- Sağlanan Metin
Arkeolog E. N. Alekseyeva, Nart destanının MS 1-2.  yüzyıllarda Kuzey Kafkasya’ya Sarmat-Alanlar tarafından getirildiğini öne süren kişilerin yanıldıklarını, Ekim 1956’ da Vladikavkaz’da yapılan bir toplantıda tüm çıplaklığı ile ortaya sermiştir (21).  Arkeolog, “Milat sonrası yüzyıllarda Alan topluluklarının,  Sarmatlarınkinden ayırt edilebilecek önemli bir farklı kültürleri yoktu. Alan yapıtlarından ya da bir Alan kültüründen ancak M.S. 4’üncü yüzyıl ve sonrasında söz edebiliyoruz” (22) demektedir.

Tarihsel olgular (gerçekler) böyledir.

Nart destanının bölümleri yaşıt ve tek bir döneme ait değildir. Örneğin Nart Tlepş’e ait bölümü inceleyelim. Nart Tlepş’e ilişkin öykülerin MÖ 8-7.  yüzyıllarda başlamış olması olgusu dışında, insanın dağa zincirlenmesi konularını işleyen Nart türkülerinin (пщыналъ) ortaya çıkışı ise, çok daha eski bir döneme, karanlık ve sis içinde kaybolan bir döneme uzanıyor olmalıdır. Gürcü dilbilimcisi E. B. Virseladze, totemik mitlerin (söylencelerin), Kafkas destanıyla birlikte geliştiğini  ve Kafkas destanının en eski elementleri (öğeleri) arasında yer aldığını kabul ediyor (23).

Adigey’de (eski Çerkesya’da)  varolmuş olan anaerkil ilişkileri gösterilebilecek en eski örnek de Nart destanıdır.


Sözünü ettiğimiz bu çok eski anaerkil ilişkiler Adige Nart destanının çekirdeğini oluşturan “Nart Setenay ile Verzemeg”, “Nart Setenayko Savsırıko”, “Nart Hımış”,  “Hımış oğlu Peterez”,  “Nart Şebatınıko”,  “Nart Aşemez”, “Nart Nebgırıyeko Ş'evay”,  “Nart Adıyıf”, “Nart Yergun”, “Nart Pak’oko Teterş'av” ve daha başkalarına ait destan bölümlerinde görülebilir.

- Görev Tanımı
Nart destanı üzerine olan metinde "Tarihsel olgular (gerçekler)" ifadesini içeren sözcüklerle açılıp "de Nart destanıdır." sözcükleriyle kapanan bölümü, hiçbir değişiklik yapmadan harfi harfine yazıya geçiriniz. Kayıtlar başka bir kaynaktan alınmıştır.

- Kayıtlar
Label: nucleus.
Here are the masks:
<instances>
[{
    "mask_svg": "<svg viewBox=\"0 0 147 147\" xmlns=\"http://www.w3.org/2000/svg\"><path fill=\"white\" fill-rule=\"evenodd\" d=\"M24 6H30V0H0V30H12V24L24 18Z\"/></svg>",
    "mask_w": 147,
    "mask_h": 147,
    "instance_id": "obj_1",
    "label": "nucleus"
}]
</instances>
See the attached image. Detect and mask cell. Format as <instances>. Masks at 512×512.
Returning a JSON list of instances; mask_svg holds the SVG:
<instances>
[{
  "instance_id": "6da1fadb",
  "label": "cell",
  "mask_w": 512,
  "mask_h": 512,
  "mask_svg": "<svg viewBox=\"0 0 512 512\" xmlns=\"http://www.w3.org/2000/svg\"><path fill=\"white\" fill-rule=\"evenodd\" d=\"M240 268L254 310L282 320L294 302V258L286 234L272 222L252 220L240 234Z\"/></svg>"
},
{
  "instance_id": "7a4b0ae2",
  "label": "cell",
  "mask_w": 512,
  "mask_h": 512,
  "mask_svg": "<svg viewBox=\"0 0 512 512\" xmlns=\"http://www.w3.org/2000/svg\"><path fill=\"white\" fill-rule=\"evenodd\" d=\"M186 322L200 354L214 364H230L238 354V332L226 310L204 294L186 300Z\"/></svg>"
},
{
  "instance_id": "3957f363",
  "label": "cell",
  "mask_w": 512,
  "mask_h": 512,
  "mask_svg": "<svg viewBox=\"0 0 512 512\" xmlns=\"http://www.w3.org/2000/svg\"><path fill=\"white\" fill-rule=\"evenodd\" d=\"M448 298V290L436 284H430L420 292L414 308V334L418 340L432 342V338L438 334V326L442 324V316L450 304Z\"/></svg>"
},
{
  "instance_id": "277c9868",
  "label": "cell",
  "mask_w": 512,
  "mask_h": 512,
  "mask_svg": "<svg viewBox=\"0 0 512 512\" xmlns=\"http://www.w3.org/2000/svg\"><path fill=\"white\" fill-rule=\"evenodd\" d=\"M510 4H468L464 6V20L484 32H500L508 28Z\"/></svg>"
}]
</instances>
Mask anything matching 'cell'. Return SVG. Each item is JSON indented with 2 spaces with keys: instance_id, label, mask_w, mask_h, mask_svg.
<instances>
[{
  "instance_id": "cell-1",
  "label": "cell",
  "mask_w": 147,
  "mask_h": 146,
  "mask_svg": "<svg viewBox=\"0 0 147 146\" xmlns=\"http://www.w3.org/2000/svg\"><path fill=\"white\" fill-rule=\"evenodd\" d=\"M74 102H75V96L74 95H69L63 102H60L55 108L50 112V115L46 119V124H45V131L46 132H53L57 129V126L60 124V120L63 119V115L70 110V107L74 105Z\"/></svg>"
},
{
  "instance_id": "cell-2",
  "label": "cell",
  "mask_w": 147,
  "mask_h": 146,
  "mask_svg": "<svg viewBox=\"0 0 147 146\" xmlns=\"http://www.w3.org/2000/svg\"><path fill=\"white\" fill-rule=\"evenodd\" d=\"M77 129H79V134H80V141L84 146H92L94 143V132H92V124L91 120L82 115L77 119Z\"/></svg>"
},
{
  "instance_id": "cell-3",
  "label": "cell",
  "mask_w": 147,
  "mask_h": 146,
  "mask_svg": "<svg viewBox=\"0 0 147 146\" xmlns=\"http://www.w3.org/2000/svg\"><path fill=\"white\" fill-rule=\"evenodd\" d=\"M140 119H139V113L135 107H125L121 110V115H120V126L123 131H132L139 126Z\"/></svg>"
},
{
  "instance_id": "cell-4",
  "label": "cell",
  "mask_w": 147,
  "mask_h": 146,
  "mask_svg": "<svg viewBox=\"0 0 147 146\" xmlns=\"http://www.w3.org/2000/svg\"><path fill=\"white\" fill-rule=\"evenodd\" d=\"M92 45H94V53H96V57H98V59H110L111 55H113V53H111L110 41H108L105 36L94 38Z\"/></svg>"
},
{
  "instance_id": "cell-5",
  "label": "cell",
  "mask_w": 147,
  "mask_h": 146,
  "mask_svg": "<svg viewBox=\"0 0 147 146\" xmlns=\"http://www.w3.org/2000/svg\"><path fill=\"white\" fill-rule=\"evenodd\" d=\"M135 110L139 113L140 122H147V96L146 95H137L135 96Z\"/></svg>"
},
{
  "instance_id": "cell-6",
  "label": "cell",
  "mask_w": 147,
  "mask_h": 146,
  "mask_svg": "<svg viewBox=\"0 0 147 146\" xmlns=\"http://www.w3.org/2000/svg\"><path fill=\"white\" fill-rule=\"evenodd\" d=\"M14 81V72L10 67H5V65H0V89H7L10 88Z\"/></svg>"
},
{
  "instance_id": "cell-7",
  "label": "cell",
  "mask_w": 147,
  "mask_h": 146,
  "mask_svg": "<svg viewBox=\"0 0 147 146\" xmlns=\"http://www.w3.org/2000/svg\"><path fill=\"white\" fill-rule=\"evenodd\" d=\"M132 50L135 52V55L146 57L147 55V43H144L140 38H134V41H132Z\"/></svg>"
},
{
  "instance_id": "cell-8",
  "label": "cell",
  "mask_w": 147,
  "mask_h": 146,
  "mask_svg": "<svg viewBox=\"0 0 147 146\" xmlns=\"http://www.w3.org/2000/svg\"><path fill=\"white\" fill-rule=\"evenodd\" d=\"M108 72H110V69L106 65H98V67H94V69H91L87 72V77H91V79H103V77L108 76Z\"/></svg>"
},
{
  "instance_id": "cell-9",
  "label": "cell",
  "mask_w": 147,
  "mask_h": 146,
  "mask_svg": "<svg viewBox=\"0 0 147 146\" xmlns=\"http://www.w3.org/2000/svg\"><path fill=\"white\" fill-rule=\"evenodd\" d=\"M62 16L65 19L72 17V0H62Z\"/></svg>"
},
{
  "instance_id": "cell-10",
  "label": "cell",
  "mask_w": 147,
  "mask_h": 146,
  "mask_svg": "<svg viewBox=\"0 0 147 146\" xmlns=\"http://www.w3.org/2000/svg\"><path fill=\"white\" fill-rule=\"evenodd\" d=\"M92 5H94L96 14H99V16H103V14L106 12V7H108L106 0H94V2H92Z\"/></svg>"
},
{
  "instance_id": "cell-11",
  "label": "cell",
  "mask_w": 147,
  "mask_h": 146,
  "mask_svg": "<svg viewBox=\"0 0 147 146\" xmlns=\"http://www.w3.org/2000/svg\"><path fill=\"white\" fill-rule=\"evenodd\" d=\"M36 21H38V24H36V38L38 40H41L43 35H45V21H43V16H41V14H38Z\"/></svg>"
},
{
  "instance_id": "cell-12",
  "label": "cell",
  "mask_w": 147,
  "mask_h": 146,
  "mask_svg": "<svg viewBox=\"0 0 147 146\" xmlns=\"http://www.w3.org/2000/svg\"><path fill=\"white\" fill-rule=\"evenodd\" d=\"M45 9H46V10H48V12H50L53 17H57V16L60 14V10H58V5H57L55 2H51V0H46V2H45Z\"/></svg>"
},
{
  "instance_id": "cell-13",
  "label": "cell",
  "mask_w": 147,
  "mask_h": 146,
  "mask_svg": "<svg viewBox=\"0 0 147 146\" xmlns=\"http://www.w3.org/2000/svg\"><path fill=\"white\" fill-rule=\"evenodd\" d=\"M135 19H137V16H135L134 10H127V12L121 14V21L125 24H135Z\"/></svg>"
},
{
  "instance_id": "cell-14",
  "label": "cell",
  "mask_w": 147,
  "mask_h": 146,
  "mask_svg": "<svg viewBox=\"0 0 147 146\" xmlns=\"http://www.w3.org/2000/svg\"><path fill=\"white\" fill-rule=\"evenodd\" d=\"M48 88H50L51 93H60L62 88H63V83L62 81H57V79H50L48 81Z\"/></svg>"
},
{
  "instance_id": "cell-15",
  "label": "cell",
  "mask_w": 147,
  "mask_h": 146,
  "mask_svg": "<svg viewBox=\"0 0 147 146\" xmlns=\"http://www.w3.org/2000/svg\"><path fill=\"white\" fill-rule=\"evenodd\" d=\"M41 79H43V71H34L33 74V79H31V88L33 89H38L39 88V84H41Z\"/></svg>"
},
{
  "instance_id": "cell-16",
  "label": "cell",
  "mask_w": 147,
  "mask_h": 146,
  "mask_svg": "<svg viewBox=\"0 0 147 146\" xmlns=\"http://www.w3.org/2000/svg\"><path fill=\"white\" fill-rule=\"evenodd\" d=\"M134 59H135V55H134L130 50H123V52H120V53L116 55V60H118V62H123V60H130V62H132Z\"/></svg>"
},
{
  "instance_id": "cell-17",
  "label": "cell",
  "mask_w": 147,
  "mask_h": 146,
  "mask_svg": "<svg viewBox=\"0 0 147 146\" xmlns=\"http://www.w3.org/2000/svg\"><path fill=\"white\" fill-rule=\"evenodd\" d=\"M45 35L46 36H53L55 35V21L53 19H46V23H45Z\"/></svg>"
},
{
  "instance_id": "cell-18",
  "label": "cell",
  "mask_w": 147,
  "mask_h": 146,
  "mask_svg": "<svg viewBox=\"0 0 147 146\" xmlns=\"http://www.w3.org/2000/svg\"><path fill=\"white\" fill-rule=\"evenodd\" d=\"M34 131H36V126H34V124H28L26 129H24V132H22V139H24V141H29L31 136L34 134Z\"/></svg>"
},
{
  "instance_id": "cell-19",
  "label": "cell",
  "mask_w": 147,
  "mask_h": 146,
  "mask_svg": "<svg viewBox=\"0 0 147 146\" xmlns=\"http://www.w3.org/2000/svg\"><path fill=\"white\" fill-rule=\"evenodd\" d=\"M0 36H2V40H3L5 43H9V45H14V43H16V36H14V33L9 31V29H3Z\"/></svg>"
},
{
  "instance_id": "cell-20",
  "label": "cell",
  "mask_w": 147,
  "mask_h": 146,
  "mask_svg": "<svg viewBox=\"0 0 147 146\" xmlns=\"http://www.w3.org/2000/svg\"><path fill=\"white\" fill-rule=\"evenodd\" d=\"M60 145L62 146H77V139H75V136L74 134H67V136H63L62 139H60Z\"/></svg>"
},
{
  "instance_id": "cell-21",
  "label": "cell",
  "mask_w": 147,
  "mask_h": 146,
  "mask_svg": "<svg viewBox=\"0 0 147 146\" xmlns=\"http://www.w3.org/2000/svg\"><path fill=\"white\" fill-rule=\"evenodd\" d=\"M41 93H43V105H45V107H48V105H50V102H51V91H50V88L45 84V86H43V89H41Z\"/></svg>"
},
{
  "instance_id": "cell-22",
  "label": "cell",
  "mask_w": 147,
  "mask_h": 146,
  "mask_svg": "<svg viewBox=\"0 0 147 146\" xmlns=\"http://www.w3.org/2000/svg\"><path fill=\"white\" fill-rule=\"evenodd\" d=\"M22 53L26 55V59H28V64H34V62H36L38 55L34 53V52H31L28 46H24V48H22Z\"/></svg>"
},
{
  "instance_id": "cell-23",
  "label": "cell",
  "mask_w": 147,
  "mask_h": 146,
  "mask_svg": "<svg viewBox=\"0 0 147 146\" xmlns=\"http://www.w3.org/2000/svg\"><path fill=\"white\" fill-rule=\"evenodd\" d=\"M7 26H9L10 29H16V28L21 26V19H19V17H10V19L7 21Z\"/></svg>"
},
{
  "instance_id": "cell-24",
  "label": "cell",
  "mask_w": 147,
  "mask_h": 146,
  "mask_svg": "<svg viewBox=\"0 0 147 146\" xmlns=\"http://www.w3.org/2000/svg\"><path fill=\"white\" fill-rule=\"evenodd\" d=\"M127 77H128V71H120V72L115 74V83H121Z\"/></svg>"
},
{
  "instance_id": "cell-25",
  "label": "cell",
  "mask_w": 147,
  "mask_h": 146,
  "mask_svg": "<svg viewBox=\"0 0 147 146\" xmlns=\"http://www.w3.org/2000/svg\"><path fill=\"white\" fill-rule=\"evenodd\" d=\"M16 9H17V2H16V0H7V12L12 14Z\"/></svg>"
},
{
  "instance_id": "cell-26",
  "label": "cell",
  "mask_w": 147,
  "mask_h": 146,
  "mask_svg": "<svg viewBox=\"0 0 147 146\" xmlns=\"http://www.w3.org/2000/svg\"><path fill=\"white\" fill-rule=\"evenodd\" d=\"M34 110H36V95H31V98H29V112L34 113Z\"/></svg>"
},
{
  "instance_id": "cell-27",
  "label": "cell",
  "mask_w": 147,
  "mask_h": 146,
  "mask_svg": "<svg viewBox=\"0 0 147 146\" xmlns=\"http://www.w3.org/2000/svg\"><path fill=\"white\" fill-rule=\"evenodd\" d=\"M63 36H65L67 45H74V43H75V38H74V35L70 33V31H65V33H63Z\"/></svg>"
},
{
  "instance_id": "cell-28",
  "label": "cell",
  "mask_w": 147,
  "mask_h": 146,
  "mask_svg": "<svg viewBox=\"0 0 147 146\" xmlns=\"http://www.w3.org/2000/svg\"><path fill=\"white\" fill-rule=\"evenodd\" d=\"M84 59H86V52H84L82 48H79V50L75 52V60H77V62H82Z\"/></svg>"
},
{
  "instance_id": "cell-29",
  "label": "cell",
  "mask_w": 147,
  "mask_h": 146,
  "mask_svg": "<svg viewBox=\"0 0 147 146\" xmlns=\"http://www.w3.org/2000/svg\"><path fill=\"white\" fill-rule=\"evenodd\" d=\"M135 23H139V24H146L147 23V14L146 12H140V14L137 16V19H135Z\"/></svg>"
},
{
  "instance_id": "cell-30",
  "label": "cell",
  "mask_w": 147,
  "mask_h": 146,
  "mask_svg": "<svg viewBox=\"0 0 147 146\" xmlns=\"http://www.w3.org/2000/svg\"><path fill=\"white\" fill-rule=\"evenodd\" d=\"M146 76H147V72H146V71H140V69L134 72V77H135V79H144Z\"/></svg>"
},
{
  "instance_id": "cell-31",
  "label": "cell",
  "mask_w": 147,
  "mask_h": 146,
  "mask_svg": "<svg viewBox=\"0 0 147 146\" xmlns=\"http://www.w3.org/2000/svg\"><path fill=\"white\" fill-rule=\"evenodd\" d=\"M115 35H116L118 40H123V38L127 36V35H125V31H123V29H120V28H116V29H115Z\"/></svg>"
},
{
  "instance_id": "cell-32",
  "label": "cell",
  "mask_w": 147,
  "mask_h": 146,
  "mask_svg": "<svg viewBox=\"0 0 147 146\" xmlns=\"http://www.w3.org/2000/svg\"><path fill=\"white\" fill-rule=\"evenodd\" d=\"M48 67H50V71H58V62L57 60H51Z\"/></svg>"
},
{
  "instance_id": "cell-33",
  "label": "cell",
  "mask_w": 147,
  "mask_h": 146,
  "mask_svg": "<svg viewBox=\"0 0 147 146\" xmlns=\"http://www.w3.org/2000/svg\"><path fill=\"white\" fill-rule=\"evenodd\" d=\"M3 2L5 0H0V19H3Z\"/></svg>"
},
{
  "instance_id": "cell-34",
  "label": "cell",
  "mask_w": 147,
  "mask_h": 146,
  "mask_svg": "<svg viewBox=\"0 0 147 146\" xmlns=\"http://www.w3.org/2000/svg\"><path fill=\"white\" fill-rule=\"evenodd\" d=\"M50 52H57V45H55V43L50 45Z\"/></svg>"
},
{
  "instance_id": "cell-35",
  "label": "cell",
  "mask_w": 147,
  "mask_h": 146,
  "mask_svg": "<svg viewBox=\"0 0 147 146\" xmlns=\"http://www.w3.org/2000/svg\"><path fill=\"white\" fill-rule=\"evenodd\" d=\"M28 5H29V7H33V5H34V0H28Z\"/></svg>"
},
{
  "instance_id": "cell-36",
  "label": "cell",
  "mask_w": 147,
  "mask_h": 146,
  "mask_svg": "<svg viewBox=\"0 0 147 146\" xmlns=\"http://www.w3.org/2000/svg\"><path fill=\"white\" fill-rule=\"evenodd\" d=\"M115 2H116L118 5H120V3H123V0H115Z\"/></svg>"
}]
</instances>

- Görev Yanıtı
Tarihsel olgular (gerçekler) böyledir.

Nart destanının bölümleri yaşıt ve tek bir döneme ait değildir. Örneğin Nart Tlepş’e ait bölümü inceleyelim. Nart Tlepş’e ilişkin öykülerin MÖ 8-7.  yüzyıllarda başlamış olması olgusu dışında, insanın dağa zincirlenmesi konularını işleyen Nart türkülerinin (пщыналъ) ortaya çıkışı ise, çok daha eski bir döneme, karanlık ve sis içinde kaybolan bir döneme uzanıyor olmalıdır. Gürcü dilbilimcisi E. B. Virseladze, totemik mitlerin (söylencelerin), Kafkas destanıyla birlikte geliştiğini  ve Kafkas destanının en eski elementleri (öğeleri) arasında yer aldığını kabul ediyor (23).

Adigey’de (eski Çerkesya’da)  varolmuş olan anaerkil ilişkileri gösterilebilecek en eski örnek de Nart destanıdır.